Directive - Rewrite the stretch of items from the start through the line containing "the higher one" as a numbered list, leaving out blank lines.

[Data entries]
▬▬▬

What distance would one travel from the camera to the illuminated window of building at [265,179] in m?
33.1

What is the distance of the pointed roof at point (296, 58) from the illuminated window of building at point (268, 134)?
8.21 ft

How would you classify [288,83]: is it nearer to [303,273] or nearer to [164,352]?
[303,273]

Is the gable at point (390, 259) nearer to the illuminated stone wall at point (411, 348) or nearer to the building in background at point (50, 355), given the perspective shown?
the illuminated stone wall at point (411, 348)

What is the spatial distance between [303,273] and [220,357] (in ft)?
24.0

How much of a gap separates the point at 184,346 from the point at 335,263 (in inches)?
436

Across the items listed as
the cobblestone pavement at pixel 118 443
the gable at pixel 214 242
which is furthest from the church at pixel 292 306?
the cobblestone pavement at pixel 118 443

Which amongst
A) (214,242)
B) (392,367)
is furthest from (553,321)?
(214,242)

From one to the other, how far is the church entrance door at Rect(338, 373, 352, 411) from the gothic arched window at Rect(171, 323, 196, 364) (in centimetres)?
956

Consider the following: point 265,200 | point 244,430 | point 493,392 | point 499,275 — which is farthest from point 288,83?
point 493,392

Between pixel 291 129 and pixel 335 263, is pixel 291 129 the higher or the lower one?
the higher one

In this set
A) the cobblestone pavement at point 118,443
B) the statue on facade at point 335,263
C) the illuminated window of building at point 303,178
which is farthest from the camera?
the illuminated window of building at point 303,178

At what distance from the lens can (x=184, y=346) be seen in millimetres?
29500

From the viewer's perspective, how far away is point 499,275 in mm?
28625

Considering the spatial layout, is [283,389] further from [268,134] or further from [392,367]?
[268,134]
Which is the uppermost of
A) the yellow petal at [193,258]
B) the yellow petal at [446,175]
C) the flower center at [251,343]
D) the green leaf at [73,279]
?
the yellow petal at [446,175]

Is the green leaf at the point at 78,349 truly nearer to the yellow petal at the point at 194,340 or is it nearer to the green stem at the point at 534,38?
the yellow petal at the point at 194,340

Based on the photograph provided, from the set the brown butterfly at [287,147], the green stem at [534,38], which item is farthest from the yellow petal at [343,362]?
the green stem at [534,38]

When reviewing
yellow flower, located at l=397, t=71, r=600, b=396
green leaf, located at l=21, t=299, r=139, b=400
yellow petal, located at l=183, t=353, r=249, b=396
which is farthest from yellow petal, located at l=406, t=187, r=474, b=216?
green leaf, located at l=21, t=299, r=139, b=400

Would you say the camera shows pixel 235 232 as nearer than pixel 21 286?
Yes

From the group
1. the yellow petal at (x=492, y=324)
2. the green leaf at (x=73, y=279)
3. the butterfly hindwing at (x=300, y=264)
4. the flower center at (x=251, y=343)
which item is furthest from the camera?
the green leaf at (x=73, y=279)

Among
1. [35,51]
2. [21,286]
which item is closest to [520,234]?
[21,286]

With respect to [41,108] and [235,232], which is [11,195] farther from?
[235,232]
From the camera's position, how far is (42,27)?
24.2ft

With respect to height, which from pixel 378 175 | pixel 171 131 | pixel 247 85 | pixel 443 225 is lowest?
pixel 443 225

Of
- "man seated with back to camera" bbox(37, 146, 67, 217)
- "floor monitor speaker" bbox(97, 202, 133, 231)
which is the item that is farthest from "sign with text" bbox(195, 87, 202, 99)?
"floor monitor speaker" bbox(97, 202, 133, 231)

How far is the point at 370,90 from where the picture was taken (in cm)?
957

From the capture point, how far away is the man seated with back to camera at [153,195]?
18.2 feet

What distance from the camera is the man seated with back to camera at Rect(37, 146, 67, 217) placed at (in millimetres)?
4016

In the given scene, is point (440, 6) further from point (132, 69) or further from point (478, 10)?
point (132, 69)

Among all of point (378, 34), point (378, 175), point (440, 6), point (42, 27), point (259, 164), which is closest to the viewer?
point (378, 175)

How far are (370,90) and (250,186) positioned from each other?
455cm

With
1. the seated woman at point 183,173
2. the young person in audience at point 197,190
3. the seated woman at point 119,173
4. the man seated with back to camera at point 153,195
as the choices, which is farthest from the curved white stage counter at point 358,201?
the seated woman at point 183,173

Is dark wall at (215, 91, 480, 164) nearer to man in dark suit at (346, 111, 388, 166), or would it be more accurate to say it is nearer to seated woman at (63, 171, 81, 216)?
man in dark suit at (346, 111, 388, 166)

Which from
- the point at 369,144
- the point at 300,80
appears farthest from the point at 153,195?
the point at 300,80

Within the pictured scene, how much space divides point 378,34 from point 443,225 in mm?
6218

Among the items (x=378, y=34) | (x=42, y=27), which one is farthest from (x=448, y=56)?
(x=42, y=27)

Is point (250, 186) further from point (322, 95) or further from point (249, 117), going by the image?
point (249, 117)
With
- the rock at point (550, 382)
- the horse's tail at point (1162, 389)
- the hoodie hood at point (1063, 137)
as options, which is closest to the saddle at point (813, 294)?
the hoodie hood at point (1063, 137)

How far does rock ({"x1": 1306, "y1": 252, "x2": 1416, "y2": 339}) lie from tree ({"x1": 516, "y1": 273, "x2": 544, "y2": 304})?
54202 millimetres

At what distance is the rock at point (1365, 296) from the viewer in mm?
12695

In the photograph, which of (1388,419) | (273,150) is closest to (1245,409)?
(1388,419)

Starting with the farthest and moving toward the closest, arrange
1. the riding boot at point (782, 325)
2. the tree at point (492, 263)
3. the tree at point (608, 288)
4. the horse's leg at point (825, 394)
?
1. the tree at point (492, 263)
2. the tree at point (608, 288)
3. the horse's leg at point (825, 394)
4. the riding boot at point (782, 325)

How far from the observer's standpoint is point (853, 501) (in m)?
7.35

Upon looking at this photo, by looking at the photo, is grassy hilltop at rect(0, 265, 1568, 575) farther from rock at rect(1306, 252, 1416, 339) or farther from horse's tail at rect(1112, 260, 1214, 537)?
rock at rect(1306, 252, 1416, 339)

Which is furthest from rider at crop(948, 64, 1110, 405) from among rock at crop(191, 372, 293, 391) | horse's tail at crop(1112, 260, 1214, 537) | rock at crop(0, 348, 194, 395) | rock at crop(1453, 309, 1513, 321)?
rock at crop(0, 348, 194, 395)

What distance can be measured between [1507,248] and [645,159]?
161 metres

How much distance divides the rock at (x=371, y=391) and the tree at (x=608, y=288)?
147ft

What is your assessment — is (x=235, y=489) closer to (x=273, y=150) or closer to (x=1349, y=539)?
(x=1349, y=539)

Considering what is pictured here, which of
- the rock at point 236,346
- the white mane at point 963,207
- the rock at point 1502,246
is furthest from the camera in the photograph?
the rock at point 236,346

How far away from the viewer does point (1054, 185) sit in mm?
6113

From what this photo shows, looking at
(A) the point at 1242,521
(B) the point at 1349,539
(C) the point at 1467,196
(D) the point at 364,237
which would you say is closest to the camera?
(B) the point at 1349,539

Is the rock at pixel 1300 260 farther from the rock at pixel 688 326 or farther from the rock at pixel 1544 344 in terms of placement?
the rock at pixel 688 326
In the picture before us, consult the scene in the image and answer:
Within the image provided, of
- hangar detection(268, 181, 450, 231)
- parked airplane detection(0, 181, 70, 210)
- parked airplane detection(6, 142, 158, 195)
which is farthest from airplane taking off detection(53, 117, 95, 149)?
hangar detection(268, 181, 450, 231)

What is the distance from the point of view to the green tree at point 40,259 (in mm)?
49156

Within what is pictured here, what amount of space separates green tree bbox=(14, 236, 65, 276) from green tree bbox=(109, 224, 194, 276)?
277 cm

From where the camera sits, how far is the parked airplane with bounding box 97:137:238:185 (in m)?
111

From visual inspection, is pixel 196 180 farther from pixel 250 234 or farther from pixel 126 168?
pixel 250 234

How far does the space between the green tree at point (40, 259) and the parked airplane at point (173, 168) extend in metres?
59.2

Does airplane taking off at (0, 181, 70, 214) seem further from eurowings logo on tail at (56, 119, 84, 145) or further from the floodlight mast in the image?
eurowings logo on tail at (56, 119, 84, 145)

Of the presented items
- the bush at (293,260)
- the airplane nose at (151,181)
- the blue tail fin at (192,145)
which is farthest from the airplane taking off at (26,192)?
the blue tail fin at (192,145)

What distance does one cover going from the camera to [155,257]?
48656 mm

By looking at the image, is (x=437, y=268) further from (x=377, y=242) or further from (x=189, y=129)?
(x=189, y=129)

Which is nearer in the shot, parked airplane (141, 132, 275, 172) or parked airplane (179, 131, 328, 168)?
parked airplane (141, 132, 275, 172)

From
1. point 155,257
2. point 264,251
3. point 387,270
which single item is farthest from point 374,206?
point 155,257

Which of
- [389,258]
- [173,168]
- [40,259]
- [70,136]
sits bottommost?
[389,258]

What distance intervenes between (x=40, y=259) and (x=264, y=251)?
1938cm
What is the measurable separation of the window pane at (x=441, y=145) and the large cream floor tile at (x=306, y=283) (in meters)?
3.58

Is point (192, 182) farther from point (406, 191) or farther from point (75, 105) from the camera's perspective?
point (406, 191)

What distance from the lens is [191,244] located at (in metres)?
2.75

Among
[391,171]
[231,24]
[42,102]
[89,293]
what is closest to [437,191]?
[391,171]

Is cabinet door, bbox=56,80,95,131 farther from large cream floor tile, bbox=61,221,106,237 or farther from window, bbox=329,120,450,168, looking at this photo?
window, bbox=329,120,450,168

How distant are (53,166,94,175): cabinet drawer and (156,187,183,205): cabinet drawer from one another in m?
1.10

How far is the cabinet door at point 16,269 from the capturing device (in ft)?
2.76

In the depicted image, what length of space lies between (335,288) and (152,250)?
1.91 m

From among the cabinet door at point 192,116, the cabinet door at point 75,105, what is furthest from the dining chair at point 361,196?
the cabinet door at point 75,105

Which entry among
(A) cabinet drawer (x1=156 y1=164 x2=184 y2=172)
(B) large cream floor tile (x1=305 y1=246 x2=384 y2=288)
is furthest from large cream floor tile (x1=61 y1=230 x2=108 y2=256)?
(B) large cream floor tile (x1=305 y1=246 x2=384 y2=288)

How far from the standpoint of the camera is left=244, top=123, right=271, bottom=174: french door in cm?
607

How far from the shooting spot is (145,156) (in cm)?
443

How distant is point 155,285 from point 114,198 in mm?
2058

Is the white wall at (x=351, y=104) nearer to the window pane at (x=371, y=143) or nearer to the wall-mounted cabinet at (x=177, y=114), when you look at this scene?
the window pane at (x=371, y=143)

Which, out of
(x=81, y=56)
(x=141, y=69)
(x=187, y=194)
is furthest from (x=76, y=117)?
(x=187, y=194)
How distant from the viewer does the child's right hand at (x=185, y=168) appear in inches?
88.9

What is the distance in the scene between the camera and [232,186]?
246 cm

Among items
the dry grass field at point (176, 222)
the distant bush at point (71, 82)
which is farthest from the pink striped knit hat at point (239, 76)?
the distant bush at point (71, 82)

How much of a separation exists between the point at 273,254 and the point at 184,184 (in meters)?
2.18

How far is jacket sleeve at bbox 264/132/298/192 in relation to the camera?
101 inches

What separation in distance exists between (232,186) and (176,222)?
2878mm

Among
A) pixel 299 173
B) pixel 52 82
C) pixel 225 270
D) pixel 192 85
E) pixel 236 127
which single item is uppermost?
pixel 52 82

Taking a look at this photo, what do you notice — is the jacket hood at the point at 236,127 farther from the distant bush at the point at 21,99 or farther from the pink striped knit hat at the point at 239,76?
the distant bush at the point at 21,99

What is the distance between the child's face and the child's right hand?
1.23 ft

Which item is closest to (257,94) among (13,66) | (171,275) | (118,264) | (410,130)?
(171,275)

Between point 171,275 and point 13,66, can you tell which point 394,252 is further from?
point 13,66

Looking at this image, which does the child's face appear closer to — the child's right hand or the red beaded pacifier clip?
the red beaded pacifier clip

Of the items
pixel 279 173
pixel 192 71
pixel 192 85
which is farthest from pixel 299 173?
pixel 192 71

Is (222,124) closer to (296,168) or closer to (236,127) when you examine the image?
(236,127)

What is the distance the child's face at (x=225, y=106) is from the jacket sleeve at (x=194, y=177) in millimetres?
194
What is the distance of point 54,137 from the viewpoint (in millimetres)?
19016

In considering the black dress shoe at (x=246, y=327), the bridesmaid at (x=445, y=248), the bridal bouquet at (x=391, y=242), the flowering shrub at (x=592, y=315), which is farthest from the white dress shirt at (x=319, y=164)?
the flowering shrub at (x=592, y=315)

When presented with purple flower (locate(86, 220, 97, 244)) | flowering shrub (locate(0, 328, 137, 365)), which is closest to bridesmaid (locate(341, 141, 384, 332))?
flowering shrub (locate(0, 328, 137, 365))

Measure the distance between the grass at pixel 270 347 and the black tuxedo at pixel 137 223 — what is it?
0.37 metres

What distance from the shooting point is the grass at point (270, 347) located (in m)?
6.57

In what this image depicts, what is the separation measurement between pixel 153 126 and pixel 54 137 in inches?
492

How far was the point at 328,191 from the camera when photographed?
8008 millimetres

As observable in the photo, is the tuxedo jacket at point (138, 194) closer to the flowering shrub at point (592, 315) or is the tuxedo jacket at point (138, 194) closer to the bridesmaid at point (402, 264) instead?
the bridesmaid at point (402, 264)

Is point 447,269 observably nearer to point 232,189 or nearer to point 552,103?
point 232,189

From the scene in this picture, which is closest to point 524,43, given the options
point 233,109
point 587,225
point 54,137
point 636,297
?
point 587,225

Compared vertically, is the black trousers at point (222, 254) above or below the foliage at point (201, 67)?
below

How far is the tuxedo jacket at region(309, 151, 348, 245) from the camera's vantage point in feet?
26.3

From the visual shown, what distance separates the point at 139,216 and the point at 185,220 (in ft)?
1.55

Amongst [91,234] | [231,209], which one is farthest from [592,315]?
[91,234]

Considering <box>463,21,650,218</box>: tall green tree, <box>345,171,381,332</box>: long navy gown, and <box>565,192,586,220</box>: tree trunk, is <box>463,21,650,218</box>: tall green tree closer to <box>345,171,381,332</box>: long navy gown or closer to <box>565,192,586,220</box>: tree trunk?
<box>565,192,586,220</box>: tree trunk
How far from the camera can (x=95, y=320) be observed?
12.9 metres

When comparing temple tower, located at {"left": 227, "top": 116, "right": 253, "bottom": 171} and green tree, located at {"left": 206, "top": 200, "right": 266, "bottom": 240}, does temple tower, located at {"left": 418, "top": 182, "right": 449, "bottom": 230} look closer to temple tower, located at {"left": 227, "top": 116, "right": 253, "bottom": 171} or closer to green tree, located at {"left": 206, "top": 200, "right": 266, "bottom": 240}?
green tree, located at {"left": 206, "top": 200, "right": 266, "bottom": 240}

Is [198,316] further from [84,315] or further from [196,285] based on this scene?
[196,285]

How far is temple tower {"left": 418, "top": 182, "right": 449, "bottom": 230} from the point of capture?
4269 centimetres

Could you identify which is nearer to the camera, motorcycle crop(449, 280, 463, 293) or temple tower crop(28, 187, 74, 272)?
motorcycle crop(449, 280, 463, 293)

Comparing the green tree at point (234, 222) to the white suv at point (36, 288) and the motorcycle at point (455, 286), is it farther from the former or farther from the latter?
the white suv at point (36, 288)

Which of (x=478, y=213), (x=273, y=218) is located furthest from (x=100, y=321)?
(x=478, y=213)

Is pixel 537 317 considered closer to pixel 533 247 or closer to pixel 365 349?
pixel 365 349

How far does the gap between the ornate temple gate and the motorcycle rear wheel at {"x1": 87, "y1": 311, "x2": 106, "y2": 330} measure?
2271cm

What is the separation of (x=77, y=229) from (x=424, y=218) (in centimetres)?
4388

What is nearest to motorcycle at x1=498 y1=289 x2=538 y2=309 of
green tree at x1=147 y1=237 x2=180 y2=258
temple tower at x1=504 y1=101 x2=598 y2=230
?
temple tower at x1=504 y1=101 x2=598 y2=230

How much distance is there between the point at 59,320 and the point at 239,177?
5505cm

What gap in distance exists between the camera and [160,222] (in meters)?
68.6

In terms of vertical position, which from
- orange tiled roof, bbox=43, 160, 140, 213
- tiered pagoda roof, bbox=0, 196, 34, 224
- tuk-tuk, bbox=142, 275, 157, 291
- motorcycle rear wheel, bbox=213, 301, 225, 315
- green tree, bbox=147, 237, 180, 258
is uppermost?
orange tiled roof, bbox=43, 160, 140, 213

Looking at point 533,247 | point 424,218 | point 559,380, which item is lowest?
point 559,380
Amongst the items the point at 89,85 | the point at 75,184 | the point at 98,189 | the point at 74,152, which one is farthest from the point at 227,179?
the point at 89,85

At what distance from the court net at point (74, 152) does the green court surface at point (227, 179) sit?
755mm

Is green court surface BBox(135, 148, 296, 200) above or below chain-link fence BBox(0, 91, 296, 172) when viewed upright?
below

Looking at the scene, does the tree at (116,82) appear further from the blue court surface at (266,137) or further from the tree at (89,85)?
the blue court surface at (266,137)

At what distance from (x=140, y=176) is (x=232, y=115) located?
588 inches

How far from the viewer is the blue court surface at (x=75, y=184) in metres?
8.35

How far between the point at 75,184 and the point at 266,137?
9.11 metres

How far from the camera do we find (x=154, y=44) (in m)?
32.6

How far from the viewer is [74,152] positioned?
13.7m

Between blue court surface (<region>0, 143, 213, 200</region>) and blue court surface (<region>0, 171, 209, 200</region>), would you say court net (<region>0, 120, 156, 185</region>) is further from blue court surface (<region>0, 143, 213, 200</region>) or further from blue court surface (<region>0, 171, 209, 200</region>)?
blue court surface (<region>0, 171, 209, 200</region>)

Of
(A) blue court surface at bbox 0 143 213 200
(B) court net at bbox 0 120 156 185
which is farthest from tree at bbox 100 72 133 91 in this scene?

▬▬▬

Reply to the exercise -
1. What distance would one travel from the camera to the illuminated window of building at [265,179] in m?
2. 33.1
3. What is the distance of the pointed roof at point (296, 58) from the illuminated window of building at point (268, 134)?
4. 8.21 ft
5. How would you classify [288,83]: is it nearer to [303,273] or nearer to [164,352]?
6. [303,273]
7. Is the gable at point (390, 259) nearer to the illuminated stone wall at point (411, 348) or nearer to the building in background at point (50, 355), given the perspective shown?
8. the illuminated stone wall at point (411, 348)
9. What is the spatial distance between [303,273] and [220,357] (in ft)?
10. 24.0
11. How much of a gap separates the point at 184,346 from the point at 335,263 (in inches)?
12. 436
13. Across the items listed as
14. the cobblestone pavement at pixel 118 443
15. the gable at pixel 214 242
16. which is furthest from the church at pixel 292 306?
17. the cobblestone pavement at pixel 118 443
18. Which amongst
19. A) (214,242)
20. B) (392,367)
21. is furthest from (553,321)?
22. (214,242)
23. From one to the other, how far is the church entrance door at Rect(338, 373, 352, 411) from the gothic arched window at Rect(171, 323, 196, 364) (in centimetres)?
24. 956
25. Consider the following: point 265,200 | point 244,430 | point 493,392 | point 499,275 — which is farthest from point 288,83?
26. point 493,392
27. Between pixel 291 129 and pixel 335 263, is pixel 291 129 the higher or the lower one?
28. the higher one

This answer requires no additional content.